Particularly in the movies, the French Riviera is as glamorous as it gets: a golden-hued playground for the likes of Grace Kelly and Cary Grant where open-top cars are cinematic law.
But today’s teenyboppers have just as much pull as the idols of yesterday. The gauzy “Monte Carlo” stars not our most regal cinema heroes, but the young TV upstarts Selena Gomez (Disney Channel star, pop singer and Justin Bieber girlfriend), Katie Cassidy (“Melrose Place”) and Leighton Meester (“Gossip Girl”).
The 18-year-old Grace (Gomez) has just graduated high school in a small Texas town. She has long dreamed of visiting Paris, saving up tips from waitressing alongside her friend, the brassy 21-year-old high school dropout Emma (Cassidy).
Grace’s mother (Andie MacDowell, in the briefest of roles) and her stepfather (Brett Cullen) are happy to let her and Emma go for a week, so long as they take Grace’s new stepsister, the 21-year-old Meg (Meester). This upsets Emma because she sees Meg as a nervous wet blanket, and Grace for having a family holiday forced on her long-held dream.
In Paris, their trip sours, not because of the usual culprits (rude Parisians, discombobulating rotaries, too much foie gras) but a hyper-speed tour bus that blitzes through tourist sites and eventually leaves them behind. This (along with sudden rain) is enough to make the trip a disaster in the eyes of Grace.
She sums up the status allure of the French capital, lamenting that she’s not “the kind of person” who can go to Paris.
But at that moment, the trio crosses paths with a wealthy heiress who looks exactly like Grace, because, well, she’s also Selena Gomez. As Cordelia Winthrop Scott, Gomez plays a British, snobby look-alike to Grace. Urged on by Emma and buoyed by a confused hotel staff, Grace impersonates Cordelia, winning them a fancy room for the night and tickets on a private jet the next day to Monaco.
At Monte Carlo, the action generally swirls around the plush Hotel de Paris, as the girls live out a fantasy of luxury, complete with an international consortium of handsome men. Grace falls in with a young French aristocrat (Pierre Boulanger), Emma lands a dashing Italian (Giulio Berruti) while her hometown boyfriend (Cory Monteith) tries to track her down, and Meg hits it off with an Australian backpacker (Luke Bracey).
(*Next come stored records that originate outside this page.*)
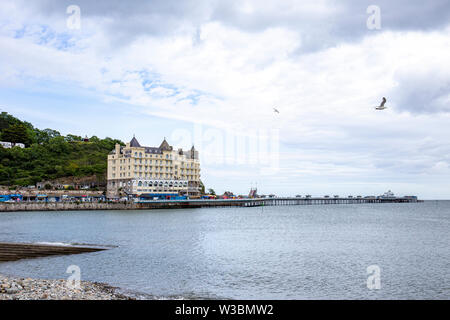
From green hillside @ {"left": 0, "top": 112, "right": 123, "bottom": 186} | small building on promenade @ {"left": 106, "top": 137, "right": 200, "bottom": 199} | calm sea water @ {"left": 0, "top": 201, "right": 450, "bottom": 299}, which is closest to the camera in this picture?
calm sea water @ {"left": 0, "top": 201, "right": 450, "bottom": 299}

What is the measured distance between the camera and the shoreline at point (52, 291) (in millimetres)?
16328

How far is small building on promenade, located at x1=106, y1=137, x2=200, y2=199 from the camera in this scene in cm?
12838

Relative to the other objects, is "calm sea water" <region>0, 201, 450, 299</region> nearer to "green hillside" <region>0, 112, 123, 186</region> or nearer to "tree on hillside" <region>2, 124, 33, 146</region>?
"green hillside" <region>0, 112, 123, 186</region>

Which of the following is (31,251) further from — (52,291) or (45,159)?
(45,159)

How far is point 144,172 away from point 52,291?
380ft

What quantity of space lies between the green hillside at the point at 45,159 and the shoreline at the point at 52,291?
118779mm

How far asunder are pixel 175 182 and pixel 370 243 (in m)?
102

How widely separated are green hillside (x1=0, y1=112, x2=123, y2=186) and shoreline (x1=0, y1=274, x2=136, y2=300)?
11878 centimetres

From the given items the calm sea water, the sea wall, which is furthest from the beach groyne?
the sea wall

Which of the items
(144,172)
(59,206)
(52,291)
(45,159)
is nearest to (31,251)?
(52,291)

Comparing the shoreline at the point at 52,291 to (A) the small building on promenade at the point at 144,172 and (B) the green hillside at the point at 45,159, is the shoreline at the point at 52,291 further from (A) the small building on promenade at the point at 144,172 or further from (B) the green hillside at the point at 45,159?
(B) the green hillside at the point at 45,159

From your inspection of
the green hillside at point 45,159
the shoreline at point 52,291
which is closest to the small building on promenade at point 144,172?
the green hillside at point 45,159

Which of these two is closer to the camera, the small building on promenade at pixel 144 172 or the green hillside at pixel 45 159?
the small building on promenade at pixel 144 172

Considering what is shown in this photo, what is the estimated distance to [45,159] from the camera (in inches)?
5586
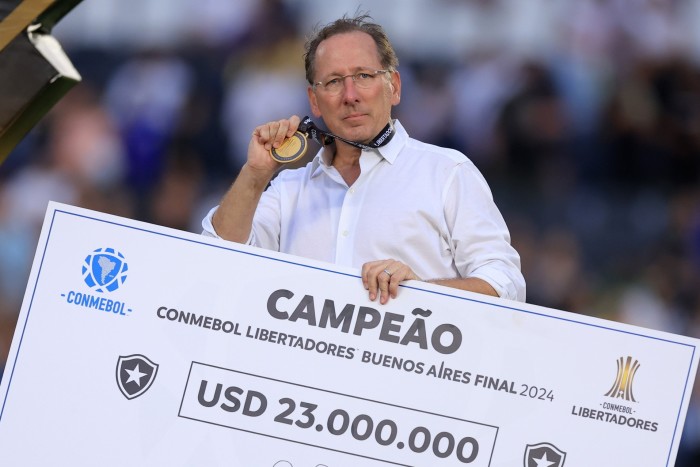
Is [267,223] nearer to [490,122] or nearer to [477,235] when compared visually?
[477,235]

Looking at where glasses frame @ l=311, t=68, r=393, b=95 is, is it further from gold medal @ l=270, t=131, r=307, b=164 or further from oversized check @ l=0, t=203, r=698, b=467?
oversized check @ l=0, t=203, r=698, b=467

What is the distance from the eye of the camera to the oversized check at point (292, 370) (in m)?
2.99

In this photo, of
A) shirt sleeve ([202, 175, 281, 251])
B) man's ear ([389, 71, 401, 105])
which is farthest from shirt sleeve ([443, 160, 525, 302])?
shirt sleeve ([202, 175, 281, 251])

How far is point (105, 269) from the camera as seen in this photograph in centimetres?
313

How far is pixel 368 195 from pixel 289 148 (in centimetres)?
33

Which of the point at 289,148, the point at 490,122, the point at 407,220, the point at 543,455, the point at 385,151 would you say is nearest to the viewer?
the point at 543,455

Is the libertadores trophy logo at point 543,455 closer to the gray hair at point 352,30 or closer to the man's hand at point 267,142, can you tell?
the man's hand at point 267,142

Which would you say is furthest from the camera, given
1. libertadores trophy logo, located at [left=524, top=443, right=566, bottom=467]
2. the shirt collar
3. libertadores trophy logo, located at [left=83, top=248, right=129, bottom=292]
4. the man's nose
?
the shirt collar

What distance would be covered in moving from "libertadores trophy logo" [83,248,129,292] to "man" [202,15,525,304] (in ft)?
1.20

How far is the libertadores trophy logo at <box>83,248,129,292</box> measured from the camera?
3.13 m

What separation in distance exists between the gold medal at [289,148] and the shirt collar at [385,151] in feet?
0.99

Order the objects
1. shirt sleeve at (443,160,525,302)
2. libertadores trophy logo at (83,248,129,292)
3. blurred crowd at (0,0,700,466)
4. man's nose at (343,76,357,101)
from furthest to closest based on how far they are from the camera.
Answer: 1. blurred crowd at (0,0,700,466)
2. man's nose at (343,76,357,101)
3. shirt sleeve at (443,160,525,302)
4. libertadores trophy logo at (83,248,129,292)

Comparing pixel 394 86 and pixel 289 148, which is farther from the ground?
pixel 394 86

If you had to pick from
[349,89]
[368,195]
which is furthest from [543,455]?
[349,89]
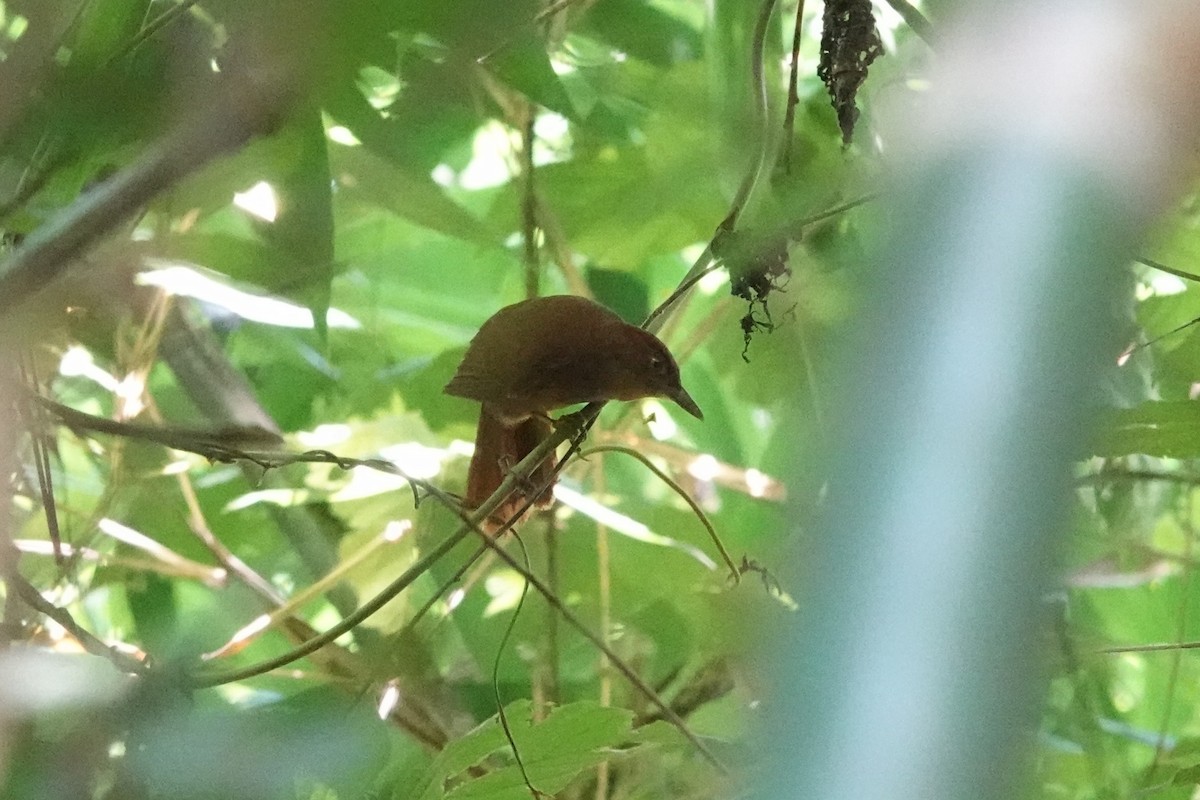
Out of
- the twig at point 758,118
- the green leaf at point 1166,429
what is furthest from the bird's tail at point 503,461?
the green leaf at point 1166,429

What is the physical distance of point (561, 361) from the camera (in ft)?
1.49

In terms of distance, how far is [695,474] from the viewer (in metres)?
0.73

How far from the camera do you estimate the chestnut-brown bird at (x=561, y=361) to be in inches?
17.8

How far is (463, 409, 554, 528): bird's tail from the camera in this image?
1.65ft

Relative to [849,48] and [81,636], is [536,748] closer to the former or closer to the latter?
[81,636]

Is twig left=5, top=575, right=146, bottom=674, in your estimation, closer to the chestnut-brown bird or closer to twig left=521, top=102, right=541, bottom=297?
the chestnut-brown bird

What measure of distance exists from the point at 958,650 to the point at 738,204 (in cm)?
38

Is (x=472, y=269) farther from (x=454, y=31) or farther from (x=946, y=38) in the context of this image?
(x=946, y=38)

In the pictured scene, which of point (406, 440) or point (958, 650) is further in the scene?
point (406, 440)

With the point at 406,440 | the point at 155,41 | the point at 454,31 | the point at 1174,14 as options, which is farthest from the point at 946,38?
the point at 406,440

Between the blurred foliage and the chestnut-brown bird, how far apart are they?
65mm

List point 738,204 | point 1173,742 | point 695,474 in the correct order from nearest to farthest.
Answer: point 738,204, point 1173,742, point 695,474

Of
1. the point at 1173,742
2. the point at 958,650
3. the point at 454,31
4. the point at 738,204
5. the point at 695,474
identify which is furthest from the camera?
the point at 695,474

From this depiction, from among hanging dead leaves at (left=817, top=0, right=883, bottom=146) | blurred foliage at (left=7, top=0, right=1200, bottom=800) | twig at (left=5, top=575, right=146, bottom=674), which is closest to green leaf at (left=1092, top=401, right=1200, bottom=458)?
blurred foliage at (left=7, top=0, right=1200, bottom=800)
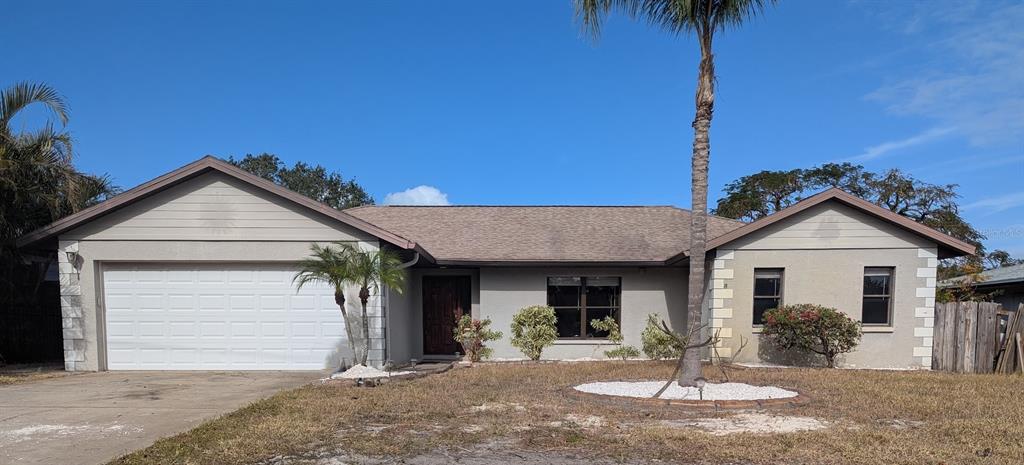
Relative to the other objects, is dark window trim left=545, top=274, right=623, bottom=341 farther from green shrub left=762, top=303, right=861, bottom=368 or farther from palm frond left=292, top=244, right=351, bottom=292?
palm frond left=292, top=244, right=351, bottom=292

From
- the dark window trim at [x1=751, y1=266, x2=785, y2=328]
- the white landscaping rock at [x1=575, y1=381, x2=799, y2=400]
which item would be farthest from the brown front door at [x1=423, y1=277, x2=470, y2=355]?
the dark window trim at [x1=751, y1=266, x2=785, y2=328]

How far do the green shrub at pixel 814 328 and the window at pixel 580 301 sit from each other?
3448 mm

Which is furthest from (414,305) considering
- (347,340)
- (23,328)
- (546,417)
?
(23,328)

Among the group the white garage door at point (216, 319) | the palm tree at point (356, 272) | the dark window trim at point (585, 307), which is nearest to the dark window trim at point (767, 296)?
the dark window trim at point (585, 307)

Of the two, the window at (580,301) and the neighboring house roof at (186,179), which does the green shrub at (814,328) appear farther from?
the neighboring house roof at (186,179)

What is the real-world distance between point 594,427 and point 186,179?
30.2 feet

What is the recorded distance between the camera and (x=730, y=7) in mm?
8328

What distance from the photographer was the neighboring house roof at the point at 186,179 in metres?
10.7

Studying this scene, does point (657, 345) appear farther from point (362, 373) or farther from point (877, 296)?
point (362, 373)

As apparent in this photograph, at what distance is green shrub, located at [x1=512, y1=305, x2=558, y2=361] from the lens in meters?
12.5

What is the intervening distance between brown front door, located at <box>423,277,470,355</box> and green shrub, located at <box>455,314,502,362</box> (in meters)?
0.92

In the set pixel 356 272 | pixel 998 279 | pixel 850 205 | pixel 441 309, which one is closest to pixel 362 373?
pixel 356 272

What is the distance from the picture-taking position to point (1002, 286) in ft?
53.7

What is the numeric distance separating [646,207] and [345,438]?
1276 cm
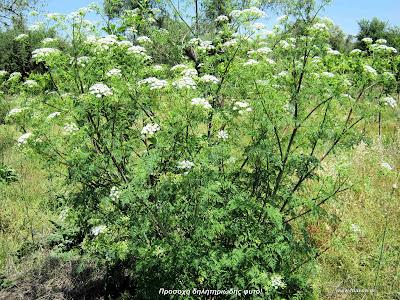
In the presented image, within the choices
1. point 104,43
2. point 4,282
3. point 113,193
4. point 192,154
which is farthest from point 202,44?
point 4,282

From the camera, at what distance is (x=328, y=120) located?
9.49ft

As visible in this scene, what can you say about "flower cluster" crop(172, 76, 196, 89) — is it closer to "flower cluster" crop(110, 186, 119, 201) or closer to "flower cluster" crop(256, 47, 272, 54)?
"flower cluster" crop(110, 186, 119, 201)

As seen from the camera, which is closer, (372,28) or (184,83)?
(184,83)

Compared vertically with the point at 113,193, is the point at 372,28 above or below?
above

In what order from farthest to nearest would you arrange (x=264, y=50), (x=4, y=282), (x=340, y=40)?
(x=340, y=40), (x=4, y=282), (x=264, y=50)

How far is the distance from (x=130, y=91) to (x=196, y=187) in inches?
43.5

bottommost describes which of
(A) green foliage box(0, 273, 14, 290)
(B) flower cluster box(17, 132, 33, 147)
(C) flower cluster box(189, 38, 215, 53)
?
(A) green foliage box(0, 273, 14, 290)

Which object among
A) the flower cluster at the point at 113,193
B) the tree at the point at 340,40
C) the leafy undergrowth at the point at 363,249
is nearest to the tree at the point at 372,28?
the tree at the point at 340,40

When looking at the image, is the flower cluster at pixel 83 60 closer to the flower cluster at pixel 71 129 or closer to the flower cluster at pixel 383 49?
the flower cluster at pixel 71 129

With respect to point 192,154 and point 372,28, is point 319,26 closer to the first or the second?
point 192,154

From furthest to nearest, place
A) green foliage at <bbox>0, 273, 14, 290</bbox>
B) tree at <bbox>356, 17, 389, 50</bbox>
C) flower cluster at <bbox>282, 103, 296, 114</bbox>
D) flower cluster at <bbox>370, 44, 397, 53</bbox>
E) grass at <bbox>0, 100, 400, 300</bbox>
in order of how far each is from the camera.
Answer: tree at <bbox>356, 17, 389, 50</bbox> → green foliage at <bbox>0, 273, 14, 290</bbox> → grass at <bbox>0, 100, 400, 300</bbox> → flower cluster at <bbox>370, 44, 397, 53</bbox> → flower cluster at <bbox>282, 103, 296, 114</bbox>

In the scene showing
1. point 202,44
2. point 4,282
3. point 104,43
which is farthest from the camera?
point 202,44

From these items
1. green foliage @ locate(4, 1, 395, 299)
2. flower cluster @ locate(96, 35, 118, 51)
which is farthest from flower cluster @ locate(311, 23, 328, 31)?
flower cluster @ locate(96, 35, 118, 51)

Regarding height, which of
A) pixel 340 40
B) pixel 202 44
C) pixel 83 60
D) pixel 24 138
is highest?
pixel 340 40
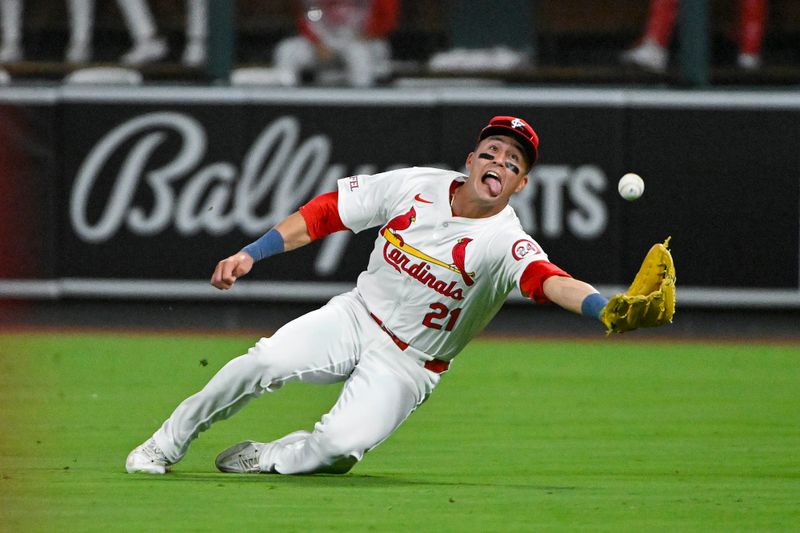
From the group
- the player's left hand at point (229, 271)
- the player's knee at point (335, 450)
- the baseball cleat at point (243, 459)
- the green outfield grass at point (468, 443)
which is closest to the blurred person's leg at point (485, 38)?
the green outfield grass at point (468, 443)

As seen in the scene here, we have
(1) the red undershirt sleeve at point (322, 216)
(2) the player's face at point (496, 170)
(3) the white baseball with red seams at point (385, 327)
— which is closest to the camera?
(3) the white baseball with red seams at point (385, 327)

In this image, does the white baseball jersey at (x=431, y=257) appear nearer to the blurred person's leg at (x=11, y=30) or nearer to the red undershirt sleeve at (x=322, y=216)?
the red undershirt sleeve at (x=322, y=216)

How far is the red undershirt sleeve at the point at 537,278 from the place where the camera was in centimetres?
612

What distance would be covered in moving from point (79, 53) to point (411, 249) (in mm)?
7366

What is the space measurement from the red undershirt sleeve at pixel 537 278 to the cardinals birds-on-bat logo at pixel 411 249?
0.38 m

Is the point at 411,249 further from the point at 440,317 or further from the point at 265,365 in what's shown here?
the point at 265,365

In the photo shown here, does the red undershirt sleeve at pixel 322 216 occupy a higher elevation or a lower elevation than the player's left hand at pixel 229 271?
higher

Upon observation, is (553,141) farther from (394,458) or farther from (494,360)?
(394,458)

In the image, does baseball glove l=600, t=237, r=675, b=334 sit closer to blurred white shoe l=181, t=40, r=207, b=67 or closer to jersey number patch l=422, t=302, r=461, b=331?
jersey number patch l=422, t=302, r=461, b=331

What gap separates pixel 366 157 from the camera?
42.5ft

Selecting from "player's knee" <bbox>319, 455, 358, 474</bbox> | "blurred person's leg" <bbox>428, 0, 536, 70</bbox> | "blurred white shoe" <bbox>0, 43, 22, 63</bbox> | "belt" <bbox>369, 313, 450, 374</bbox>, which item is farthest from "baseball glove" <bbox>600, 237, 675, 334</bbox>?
"blurred white shoe" <bbox>0, 43, 22, 63</bbox>

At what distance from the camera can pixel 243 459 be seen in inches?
269

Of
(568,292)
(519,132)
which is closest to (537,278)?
(568,292)

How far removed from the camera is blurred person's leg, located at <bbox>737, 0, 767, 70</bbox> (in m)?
13.0
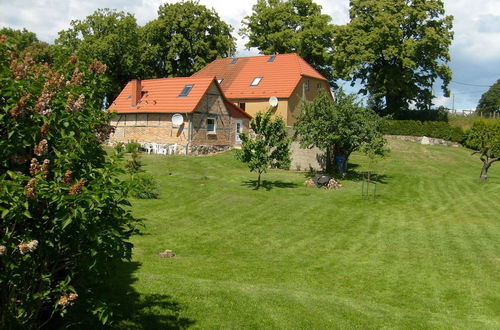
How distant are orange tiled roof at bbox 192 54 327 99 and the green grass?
16.4 meters

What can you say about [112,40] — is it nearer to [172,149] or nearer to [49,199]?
[172,149]

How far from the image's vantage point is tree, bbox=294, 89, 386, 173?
102ft

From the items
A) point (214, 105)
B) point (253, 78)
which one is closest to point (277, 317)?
point (214, 105)

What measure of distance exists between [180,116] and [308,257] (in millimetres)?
25061

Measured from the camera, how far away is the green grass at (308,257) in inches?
371

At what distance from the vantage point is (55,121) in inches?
209

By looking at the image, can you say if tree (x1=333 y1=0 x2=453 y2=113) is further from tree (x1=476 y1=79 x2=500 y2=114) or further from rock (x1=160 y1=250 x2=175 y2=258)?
tree (x1=476 y1=79 x2=500 y2=114)

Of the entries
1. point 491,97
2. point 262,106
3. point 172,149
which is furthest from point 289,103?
point 491,97

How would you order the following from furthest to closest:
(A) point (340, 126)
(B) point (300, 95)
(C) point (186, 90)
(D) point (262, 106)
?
(B) point (300, 95), (D) point (262, 106), (C) point (186, 90), (A) point (340, 126)

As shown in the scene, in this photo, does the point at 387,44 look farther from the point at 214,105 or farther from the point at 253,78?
the point at 214,105

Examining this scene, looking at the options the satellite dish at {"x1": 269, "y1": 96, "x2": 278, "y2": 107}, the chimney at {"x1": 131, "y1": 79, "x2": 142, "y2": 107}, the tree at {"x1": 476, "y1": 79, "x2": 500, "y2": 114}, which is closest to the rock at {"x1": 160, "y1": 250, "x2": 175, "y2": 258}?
the chimney at {"x1": 131, "y1": 79, "x2": 142, "y2": 107}

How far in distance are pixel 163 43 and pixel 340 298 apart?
5034cm

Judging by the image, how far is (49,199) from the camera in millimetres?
5020

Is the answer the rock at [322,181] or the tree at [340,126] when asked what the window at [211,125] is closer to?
the tree at [340,126]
The disguise, naturally, begins to wear thin. But for the most part, the stakes never feel very high in “Monte Carlo.” The girls occasionally bicker, but they’re never much at each other’s throats. Until the final scenes bring things to a head, there are surprisingly few close scrapes and not even one visit to the local casinos.
Impersonating a famous heiress, one would think, might lead to numerous comical situations. But then again, it’s “Some Like it Hot,” not “All Like it Hot.” “Monte Carlo” likes it lukewarm.
That’s partially because Gomez, while endearingly earnest, doesn’t command the screen. It’s essentially her first semi-adult film, and one feels her stretching. Meester and Cassidy provide solid sidekicks, though that perhaps sells them short: They ultimately carry the movie. All of their storylines lead to self-discovery and sappiness.
Nevertheless, director Thomas Bezucha (“The Family Stone”), production designer Hugo Luczyc-Wyhowski (who frequently works with Stephen Frears) and the composer Michael Giacchino (“Up,” “Super 8”) do exceptionally well in giving the limp material (the script was loosely based on a novel by Jules Bass and co-written by Bezucha and numerous others) a first-rate production.
The tone is light and the pacing efficient. Giacchino’s graceful score, in particular, stands above. Its French flourishes sound like a B-side to his superb score to “Ratatouille.”
Though the raison d’etre of “Monte Carlo” is to glorify and benefit from the glamour of the Riviera, the girls — to their credit — ultimately reject it. In one scene, Emma watches “To Catch a Thief,” but even from the lavish confines of the Hotel the Paris, Grace Kelly still seems unattainable, a world away.